Clear focus on profits

Snapdeal

, for instance, expects to touch Rs 6,220 crores in gross merchandise sales by the next financial year. It aims to be profitable in the following year. In fiscal 2013, Jasper Infotech, the parent company that owns and operates Snapdeal, posted losses worth Rs 120.1 crores, much bigger than the Rs 81.2 crores loss in fiscal 2012, revealed the company's financials filed at the Registrar of Companies. However, the focus on turning profitable is supported at a time when the company is planning to list its shares in the United States over the next 12 to 24 months.

On the other hand, fashion retailer Myntra’s target is to be profitable by the end of 2014. The company aims to clock in a turnover of Rs 800 crores in fiscal 2014. It has decided against selling fast-moving, low-value apparels that would have boosted sales but brought in lower margins. In fiscal 2013, the company had sales worth Rs 212.4 crores at a loss of Rs 134.7 crores, according to the Ministry of Corporate Affairs' (MCA) website.
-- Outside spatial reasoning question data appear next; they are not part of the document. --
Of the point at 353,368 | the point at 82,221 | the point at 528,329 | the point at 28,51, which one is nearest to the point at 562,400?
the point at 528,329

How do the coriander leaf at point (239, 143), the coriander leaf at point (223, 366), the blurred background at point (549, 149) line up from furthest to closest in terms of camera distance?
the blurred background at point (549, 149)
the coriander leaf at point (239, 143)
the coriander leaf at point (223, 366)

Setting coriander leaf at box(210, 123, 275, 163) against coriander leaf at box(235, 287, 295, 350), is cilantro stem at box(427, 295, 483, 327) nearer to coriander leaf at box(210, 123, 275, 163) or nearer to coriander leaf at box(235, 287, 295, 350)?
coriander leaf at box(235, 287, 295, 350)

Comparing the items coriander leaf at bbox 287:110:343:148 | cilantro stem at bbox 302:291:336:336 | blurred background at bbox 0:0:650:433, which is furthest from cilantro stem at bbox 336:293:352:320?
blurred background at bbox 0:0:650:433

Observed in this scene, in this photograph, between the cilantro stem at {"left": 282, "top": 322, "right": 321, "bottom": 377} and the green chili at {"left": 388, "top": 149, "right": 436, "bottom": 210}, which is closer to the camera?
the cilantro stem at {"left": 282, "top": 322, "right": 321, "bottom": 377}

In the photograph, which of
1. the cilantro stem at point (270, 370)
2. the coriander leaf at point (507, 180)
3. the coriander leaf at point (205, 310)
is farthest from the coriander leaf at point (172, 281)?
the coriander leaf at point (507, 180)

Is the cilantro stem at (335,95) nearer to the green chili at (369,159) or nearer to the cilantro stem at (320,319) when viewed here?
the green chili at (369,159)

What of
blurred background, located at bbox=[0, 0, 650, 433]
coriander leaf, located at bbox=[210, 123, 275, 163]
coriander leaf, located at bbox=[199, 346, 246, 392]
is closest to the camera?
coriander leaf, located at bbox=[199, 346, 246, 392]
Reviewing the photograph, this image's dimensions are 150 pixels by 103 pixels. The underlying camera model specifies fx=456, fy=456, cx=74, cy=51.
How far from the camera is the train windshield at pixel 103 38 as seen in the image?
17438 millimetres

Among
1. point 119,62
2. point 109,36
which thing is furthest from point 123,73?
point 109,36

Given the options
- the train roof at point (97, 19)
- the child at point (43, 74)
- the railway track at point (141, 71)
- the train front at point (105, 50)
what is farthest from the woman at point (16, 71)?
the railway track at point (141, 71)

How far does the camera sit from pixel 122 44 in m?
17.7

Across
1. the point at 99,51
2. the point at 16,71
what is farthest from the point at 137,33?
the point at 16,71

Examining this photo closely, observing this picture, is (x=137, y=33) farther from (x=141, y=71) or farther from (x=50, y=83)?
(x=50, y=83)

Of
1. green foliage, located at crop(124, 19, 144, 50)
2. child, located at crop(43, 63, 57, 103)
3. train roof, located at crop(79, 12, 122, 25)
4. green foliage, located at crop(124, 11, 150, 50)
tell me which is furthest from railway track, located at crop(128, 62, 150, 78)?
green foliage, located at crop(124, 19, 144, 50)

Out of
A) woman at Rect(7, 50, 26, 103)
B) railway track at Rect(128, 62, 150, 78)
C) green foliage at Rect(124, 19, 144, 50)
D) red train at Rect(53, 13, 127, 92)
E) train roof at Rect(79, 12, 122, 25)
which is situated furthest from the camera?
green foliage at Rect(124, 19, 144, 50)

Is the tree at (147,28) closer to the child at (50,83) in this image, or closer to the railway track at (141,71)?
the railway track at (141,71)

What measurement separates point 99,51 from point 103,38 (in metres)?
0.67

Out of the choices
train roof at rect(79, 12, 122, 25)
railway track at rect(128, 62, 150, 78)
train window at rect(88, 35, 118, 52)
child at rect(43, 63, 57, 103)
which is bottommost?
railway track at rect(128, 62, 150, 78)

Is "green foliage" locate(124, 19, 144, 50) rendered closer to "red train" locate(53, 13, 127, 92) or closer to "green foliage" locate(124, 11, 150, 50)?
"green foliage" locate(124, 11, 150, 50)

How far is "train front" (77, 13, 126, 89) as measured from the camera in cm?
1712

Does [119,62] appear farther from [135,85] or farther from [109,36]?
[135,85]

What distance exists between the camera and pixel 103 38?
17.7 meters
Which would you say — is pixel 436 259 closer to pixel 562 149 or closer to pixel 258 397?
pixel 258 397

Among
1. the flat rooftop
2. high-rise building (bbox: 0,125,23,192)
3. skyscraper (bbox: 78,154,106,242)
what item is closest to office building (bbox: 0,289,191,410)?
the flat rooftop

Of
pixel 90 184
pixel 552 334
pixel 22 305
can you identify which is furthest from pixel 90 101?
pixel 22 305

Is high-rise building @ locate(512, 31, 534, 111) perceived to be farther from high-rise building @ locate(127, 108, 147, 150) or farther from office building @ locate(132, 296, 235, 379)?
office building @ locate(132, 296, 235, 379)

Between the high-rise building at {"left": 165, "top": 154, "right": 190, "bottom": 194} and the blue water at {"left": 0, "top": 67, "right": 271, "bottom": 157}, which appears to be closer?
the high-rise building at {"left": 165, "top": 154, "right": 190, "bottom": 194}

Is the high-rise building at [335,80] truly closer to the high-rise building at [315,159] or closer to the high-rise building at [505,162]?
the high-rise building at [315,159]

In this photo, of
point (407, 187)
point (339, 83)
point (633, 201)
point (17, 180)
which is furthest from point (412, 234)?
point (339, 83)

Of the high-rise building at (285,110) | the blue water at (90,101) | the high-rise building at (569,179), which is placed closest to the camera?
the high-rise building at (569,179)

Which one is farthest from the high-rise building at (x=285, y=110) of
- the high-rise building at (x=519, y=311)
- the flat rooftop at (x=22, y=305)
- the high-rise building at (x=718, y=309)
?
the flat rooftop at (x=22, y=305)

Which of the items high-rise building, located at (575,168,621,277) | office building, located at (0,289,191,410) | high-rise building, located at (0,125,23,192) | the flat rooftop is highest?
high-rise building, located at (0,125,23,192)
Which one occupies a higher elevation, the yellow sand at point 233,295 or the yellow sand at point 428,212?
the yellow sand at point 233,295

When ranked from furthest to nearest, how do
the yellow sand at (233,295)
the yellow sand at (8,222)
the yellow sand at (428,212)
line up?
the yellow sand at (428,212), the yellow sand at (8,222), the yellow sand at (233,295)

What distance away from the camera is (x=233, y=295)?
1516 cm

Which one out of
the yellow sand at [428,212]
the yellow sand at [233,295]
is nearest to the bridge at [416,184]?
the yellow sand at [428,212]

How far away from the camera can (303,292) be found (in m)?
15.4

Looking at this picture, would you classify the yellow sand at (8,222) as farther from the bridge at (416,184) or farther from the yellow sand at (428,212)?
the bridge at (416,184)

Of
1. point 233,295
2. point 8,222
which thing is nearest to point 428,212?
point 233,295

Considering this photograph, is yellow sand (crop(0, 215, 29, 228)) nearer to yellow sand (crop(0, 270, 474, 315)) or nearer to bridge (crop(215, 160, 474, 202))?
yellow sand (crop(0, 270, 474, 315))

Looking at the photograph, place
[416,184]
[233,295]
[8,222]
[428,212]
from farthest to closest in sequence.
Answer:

As per industry experts, the main reason for this focus on profits is to attract investments to scale up operations. Since 2011, equity investors have put in almost 1.2 billion dollars (over Rs 7,450 crores) into online product retail, says a Venture Intelligence study. But, 2013, did not witness too many investments. More than half of the over 600 million dollars (over Rs 3,700 crores) raised by e-commerce companies went to market leader Flipkart.

Flipkart India, the wholesale cash and carry entity of online retail firm, reported a loss of Rs 281.7 crores before extraordinary items and tax in fiscal 2013, reveal documents filed with the MCA, compared with a Rs 109.9 crores loss in fiscal 2012.

Maturing e-commerce sector

With players understanding the online retail business, the Indian e-commerce market is gradually showing signs of maturity and healthy competition. While players earlier took six to seven years to break even with investors looking at a more reasonable time frame, are now making efforts to reach that goal faster.

Globally, Amazon, the world's largest online retailer, founded in 1994, has never seen profitability since inception while, China's Alibaba, the world's largest online marketplace that does not own any products sold on its flagship websites, Taobao and Tmall have been profitable.

With market leaders clearly emerging and research reports gung ho about the prospects of e-commerce segment in India, there is no doubt that online players have realized the need to adopt measures that would satisfy consumer demand and also keep cash registers ringing. And with DIPP releasing a discussion paper on the prospects of FDI in Indian ecommerce, the industry is now looking forward to thrive with fresh hopes.